Entrepreneur choice LLC or Corporation

loanuniverseloanuniverse Posts: 1subscriber
Entrepreneurs based on the United States often get confused when it comes to deciding how to do business. Because of issues of liability, it is recommended that one does business under a business entity, but then comes the choice between an LLC and a Corporation. Coming from a business/banking background I might be able to give you some ideas as to which way you can go. Ultimately if you want tailored advice, you should pay a professional {attorney and accountant}, but in most cases that is not needed. To make your decision, you need to take the following into consideration: 1- Costs: Both corporations and LLCs are entities that are formed at the state level.

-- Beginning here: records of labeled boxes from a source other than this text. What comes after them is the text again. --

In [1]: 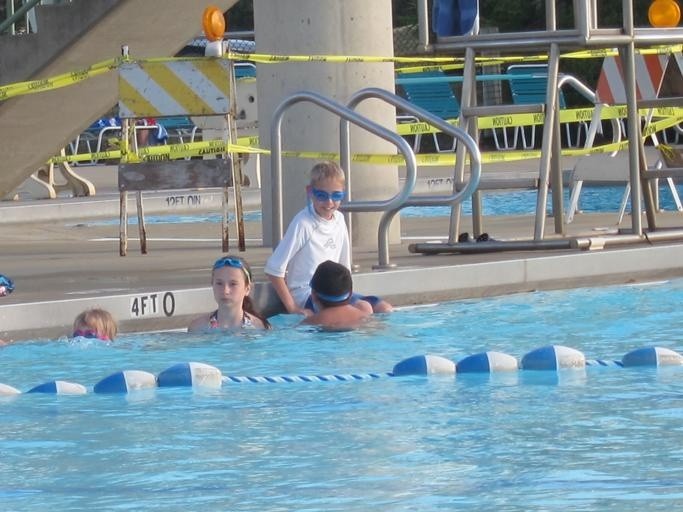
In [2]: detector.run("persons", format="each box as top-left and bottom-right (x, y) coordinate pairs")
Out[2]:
(267, 159), (395, 318)
(70, 305), (122, 346)
(187, 255), (273, 335)
(294, 261), (388, 337)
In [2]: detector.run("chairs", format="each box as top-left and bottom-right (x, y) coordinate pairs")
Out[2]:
(46, 112), (203, 174)
(507, 60), (587, 151)
(395, 66), (505, 154)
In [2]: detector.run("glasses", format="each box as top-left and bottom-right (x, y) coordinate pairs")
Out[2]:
(213, 258), (250, 285)
(311, 186), (344, 201)
(72, 329), (108, 341)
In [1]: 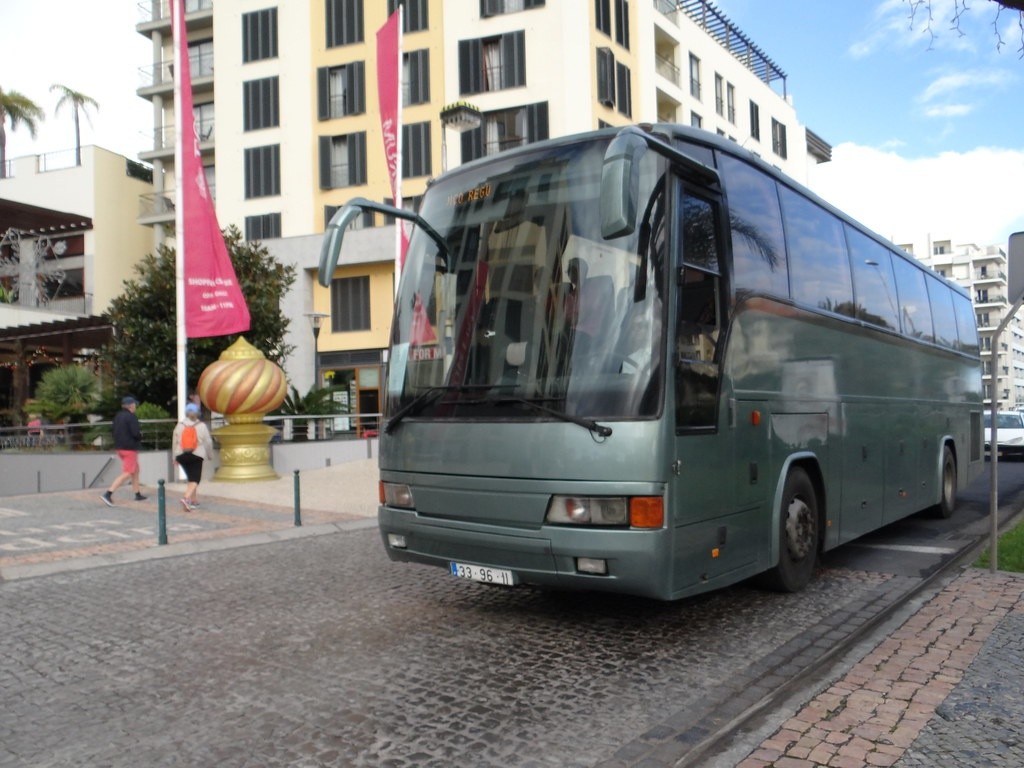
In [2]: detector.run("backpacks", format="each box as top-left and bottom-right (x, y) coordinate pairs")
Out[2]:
(180, 421), (202, 454)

This means that we have 50 different set of fees and taxes that apply to them. I would start by finding out what the fees are for organizing an LLC and for incorporating in your state. In my case, an LLC was significantly cheaper, and the annual fee was cheaper so that was a factor in my decision. You also need to find out about how your state taxes LLCs and Corporations, that could be different so you got to take it into account. 2- Are you going to be the only owner of the company? Did you know that a single member LLC can file federal taxes as an attachment to your own personal tax return? Another thing to consider as it might save you some money every year. 3- I am sure someone will say, well you need to be a corporation to go public. My answer would be if your business is large enough to go public, you are large enough to pay an attorney to create a corporation that swallows your LLC so that it can go public. 4-A corporation can be set up as a pass through entity for taxes {taxes paid by the individual owners} just like an LLC by choosing to be treated as a Subchapter-S Corp. There are some limitations about the maximum number of owners, but if you have that many owners {75 I believe} you can pay for attorney to give you advice and not ask in a forum. At the end of the day doing one or the other is a very simple process. Keep the articles of incorporation/organization simple and minimal specially if you do not have any other investors or partners, and good luck.